• Request
Answer the following questions using the passage on Bitcoin below.
(a) What will SegWit enable to be separated from transactions?
(b) Which industry does the passage say regulators are still cleaning up?
(c) Of which institution is Augustin Carstens the general manager?

• Document
Bitcoin has reached an intersection of sorts, caught between positive and negative forces both fundamentally and technically.
On the positive side, Bitcoin's technology is improving. The cryptocurrency's network is integrating SegWit (Segregated Witness) into its platform. SegWit will enable a separation of signature data from transactions, providing more space for additional transactions on the blockchain. This will allow for a more efficient transfers, which in turn will lower fees.
However, on the negative side, regulators (who are still cleaning up the recent financial fiasco that was the binary options industry) are taking no chances with cryptocurrencies, making sure every necessary precaution is considered. Over the past few months, digital currencies have subject to character attacks from a wide array of sources. Attackers have include financials such as UBS, S&P Global Ratings and Yves Mersch, an ECB senior member, who advocated clamping down on cryptos.
Earlier in the month, Augustin Carstens, general manager of the Bank for International Settlements (BIS), also known as the bank for central banks, as it holds their accounts, called Bitcoin a “combination of a bubble, a Ponzi scheme and an environmental disaster.”

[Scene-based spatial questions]
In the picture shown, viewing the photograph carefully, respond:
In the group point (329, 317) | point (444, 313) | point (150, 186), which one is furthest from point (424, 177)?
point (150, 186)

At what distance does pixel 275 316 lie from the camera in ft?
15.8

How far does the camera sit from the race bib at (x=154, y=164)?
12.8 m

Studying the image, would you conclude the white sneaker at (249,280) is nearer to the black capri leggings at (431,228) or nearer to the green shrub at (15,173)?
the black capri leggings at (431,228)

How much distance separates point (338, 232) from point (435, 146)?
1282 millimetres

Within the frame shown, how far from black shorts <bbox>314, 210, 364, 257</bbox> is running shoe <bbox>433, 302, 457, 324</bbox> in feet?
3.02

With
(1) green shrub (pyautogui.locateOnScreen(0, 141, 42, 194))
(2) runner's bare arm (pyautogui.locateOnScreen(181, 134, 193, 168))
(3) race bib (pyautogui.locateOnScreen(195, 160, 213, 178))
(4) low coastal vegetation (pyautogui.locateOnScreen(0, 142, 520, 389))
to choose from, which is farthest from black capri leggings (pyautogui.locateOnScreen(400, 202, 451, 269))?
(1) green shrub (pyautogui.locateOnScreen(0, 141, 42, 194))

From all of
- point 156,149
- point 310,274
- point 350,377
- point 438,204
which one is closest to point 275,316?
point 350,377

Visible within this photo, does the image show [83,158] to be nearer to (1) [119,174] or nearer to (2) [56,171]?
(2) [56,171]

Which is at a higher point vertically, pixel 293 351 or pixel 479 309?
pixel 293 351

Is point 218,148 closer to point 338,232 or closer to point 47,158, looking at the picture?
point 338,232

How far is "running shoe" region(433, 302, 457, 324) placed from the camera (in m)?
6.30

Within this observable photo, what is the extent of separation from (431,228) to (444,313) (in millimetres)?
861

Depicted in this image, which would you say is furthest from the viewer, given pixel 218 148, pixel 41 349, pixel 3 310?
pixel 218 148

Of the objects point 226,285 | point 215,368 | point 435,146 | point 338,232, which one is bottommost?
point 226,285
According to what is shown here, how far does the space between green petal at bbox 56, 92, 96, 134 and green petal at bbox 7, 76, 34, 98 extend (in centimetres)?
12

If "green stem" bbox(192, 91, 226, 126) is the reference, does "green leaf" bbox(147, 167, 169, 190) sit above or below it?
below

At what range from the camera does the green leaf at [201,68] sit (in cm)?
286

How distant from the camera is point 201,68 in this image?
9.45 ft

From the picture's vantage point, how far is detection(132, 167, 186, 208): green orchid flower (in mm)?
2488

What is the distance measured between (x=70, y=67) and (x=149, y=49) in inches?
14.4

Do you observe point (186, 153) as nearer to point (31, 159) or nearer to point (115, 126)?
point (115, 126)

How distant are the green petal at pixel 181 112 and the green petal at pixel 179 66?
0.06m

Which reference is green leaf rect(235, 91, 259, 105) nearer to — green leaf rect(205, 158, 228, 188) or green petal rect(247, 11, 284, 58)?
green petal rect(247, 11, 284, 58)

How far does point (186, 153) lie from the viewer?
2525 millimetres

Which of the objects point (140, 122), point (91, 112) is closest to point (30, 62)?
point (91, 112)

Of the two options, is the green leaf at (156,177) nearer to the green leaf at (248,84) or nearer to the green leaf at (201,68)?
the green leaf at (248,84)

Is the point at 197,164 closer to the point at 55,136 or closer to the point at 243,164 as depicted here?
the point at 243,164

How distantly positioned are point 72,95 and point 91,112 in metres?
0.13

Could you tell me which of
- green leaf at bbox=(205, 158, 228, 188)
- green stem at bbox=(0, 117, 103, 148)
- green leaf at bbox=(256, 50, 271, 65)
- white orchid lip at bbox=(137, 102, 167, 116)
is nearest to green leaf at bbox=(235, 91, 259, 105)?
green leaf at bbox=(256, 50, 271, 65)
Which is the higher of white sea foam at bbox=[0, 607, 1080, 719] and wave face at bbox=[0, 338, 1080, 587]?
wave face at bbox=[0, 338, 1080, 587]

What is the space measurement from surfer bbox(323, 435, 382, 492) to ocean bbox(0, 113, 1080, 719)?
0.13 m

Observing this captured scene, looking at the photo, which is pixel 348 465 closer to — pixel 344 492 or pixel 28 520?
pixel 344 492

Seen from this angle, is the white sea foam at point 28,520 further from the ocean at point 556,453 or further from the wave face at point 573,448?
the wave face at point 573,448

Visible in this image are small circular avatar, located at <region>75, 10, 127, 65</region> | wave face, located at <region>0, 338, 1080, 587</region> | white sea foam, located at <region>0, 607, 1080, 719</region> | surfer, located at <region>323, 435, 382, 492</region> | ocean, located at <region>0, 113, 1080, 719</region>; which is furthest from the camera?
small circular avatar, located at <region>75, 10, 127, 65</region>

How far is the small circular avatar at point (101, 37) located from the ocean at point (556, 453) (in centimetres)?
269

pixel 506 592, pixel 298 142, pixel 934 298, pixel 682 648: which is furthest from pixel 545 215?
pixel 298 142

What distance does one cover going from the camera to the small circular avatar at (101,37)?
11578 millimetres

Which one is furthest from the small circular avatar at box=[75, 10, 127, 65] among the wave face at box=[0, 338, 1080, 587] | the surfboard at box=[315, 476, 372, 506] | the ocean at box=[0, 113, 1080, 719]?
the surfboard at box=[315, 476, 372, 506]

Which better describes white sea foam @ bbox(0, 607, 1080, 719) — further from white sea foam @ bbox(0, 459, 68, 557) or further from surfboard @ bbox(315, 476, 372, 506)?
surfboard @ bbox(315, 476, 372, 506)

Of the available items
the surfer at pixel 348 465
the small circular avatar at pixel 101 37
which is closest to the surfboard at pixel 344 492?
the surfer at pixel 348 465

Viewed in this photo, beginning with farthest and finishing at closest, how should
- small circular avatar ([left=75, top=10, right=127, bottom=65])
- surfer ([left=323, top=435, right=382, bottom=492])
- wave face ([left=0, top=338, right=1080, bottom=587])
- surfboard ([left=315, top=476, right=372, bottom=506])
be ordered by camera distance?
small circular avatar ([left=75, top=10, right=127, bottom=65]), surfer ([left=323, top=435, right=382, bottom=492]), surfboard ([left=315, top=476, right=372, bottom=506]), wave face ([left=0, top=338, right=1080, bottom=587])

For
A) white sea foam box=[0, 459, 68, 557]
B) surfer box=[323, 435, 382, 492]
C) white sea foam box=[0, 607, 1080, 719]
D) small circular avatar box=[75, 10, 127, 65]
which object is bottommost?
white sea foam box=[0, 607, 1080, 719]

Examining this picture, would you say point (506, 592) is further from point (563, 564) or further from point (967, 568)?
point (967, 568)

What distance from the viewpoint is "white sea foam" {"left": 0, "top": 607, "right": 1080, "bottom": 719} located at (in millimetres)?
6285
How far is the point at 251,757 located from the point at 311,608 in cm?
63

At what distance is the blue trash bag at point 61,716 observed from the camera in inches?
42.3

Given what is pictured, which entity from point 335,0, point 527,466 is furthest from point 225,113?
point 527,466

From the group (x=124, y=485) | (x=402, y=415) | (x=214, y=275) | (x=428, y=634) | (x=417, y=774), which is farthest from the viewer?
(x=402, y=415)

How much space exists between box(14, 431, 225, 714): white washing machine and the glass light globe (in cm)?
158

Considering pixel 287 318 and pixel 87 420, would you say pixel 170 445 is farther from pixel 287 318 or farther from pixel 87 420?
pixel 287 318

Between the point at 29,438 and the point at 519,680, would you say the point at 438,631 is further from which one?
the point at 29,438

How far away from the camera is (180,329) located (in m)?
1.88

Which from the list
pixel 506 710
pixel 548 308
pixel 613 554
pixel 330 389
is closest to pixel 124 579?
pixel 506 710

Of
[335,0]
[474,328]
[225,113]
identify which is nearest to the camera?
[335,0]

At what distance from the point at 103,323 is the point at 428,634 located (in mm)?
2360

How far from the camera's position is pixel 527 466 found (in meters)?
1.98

• Written solution
(a) Signature data.
(b) The binary options industry.
(c) The Bank for International Settlements (BIS).